Si les derniers kilomètres sur les terres du Scorpion ne posèrent aucun souci, les premiers sur les terres du Clan du Crabe, par contre, ne furent pas de tout repos. Après quelques kilomètres, tandis qu’ils traversaient une forêt des plus inquiétantes, Kaminari-san aperçut des hommes se cachant dans les fourrées. Les bushis Crabe qui les interceptèrent n’étaient pas de grande humeur et plutôt très tendus. Malgré les gestes d’apaisement et leur statut, les magistrats étaient sur le point de se faire attaqués par les bushis qui les prenaient pour des espions Scorpion ; lorsque soudain, une voix, sortant de nulle part, rugit sa rage derrière eux. Immédiatement les bushis se plaquèrent au sol. Le général Hida Misogi-sama hurla sur ses hommes qui s’apprêtaient à attaquer les représentants de l’illustre Doji Satsume-sama.

Il prononça ses excuses auprès de la magistrature d’Émeraude et les invita à le rejoindre chez lui. Il avait besoin de leur aide, leur dit-il.
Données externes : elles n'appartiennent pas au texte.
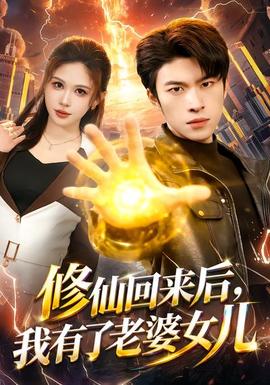 修仙回來后，我有了老婆女兒(全集)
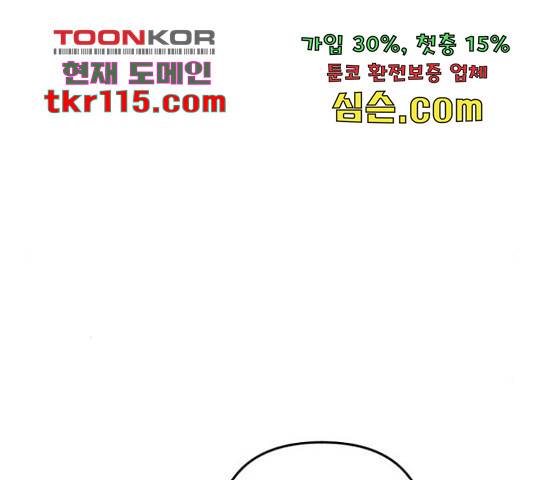 그 황제가 시곗바늘을 되돌린 사연 72화 75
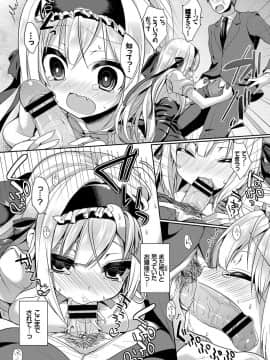 Kouki Na Ojou-Sama Wa Chitsunai Shasei Ga Osuki_059__59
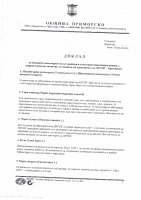 Доклад за извършен мониторинг на застрашени и изчезващи животински видове, с природозащитно значение, установени на територията на ДУСОГ – Приморско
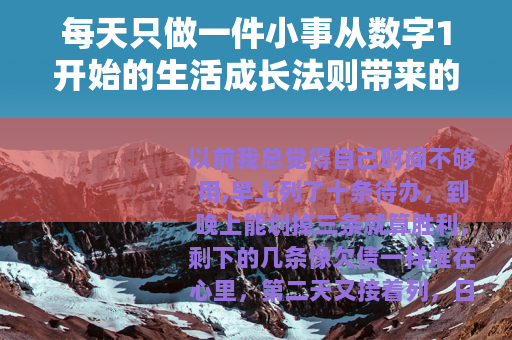 每天只做一件小事从数字1开始的生活成长法则带来的改变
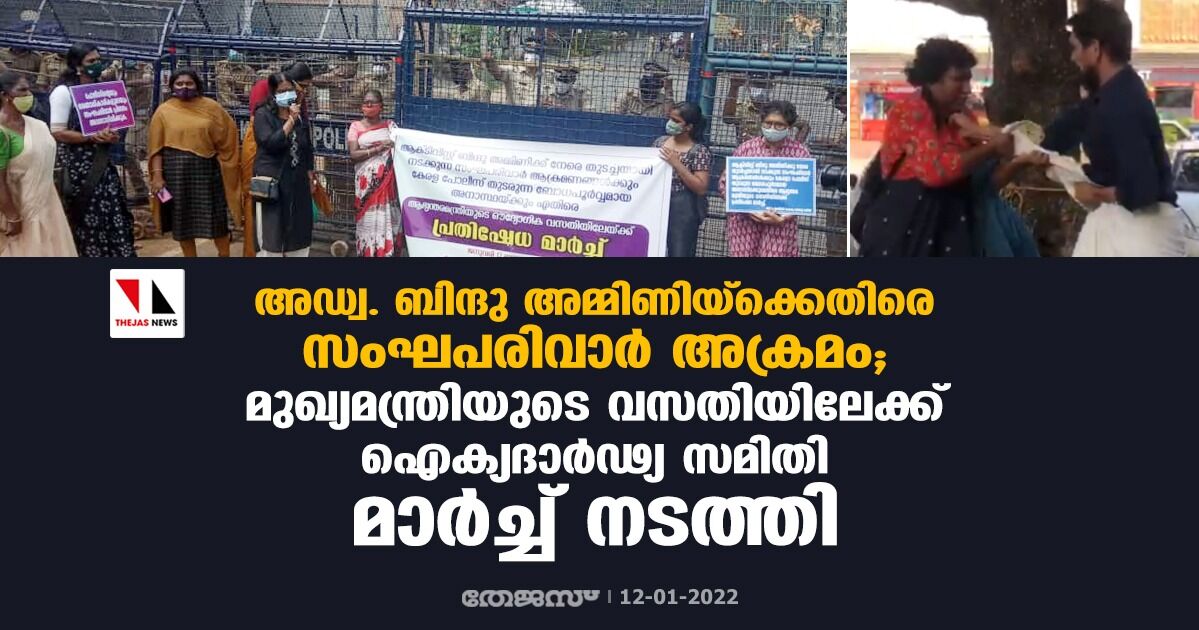 അഡ്വ.ബിന്ദു അമ്മിണിയ്‌ക്കെതിരെ സംഘപരിവാര്‍ അക്രമം; ഐക്യദാര്‍ഢ്യ സമിതി മുഖ്യമന്ത്രിയുടെ വസതിയിലേക്ക് മാര്‍ച്ച് നടത്തി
Une fois le groupe arrivé à sa demeure, il leur expliqua que le village était plus troublé que jamais. Un groupe de samouraïs appartenant à celui-ci avait été envoyé au-delà du mur pour une mission. Lors du retour, après les contrôles des shugenja Kuni pour vérifier toute présence de souillure, la patrouille reprit la route du retour. Elle devait venir prêter mainforte aux Crabe pour l’escarmouche qu’ils préparaient contre le Clan du Scorpion. Mais ceux-ci n’arrivèrent jamais. Et pour cause, alors qu’ils étaient à quelques lieues du village des oiseaux perdus, un guerrier répondant au nom de Hida Dasan fut pris de folie, et il s’attaqua à ses frères d’armes. Mué par une force surnaturelle, il tua vingt de ses camarades avant de se donner la mort. Le guerrier avait-il été drogué par le clan voisin ? Ou autre chose se cachait-il derrière cette histoire ? Pour Kohei, nul doute qu’un maho-tsukai se cachait derrière la force extraordinaire de ce guerrier. À moins que ce ne soit le fantôme qui, selon Misogi, hantait la forêt voisine, et qui aurait pu prendre possession du corps de Hida Dasan. Quoi qu’il en soit, seuls trois hommes avait survécu au massacre, dont l’apprenti de Dasan : Kurusu, absent lors du combat, et le général Nakai, gravement blessé et toujours alité. Le général Misogi avait fait venir des prêtres pour vérifier la dépouille du bushi, une cérémonie de deux jours allait être organisée. Misogi demanda aux membres de la magistrature s’ils pouvaient attendre ces deux jours dans le village et commencer à enquêter sur ce mystère. La magistrature accepta, décidant de mettre à profit cette requête pour enquêter sur le rejeton de Kaiu Shinya. Peut-être que ces deux histoires étaient liées, après tout… Kaiu Shinya était apparu au village il y a un mois de cela, et il avait déposé sa femme Suzume-san chez un vieux bucheron établi dans une cabane au milieu de la forêt. Un bucheron solitaire qu’on disait fou… Les prochains jours s’annonçaient prometteurs, d’autant plus que la magistrature d’Émeraude fut invitée à dormir chez la veuve de Dasan : Hida Kohi san, dans le but de veiller sur sa santé. La pauvre femme semblait à son tour sombrer dans la folie ; elle était, disait-on, fortement affectée par la perte de son époux. Misogi s’inquiétait pour elle.